* _WORK ORDER_
What lines of the data include the string "labeled"? Copy them all.

════

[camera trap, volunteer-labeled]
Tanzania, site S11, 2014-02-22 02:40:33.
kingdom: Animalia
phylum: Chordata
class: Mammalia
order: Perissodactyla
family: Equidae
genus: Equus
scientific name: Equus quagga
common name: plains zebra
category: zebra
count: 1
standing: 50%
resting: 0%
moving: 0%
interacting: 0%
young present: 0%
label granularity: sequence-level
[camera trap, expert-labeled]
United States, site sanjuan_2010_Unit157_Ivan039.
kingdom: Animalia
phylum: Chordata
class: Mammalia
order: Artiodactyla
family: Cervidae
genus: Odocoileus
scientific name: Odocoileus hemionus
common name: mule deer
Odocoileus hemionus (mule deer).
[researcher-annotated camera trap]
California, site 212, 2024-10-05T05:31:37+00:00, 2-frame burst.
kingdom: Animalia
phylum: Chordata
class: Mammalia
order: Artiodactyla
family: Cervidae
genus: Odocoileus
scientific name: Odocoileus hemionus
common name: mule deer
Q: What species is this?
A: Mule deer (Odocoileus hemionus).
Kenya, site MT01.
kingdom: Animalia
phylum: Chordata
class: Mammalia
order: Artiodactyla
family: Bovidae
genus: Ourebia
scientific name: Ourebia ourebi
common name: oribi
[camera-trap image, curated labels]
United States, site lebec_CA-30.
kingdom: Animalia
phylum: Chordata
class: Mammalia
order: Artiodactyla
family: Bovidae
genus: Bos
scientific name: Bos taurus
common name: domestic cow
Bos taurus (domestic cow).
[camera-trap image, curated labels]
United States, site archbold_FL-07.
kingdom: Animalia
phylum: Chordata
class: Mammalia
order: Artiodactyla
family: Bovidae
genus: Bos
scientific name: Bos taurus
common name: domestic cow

════

* _YOUR RESPONSE_
[camera trap, volunteer-labeled]
[camera trap, expert-labeled]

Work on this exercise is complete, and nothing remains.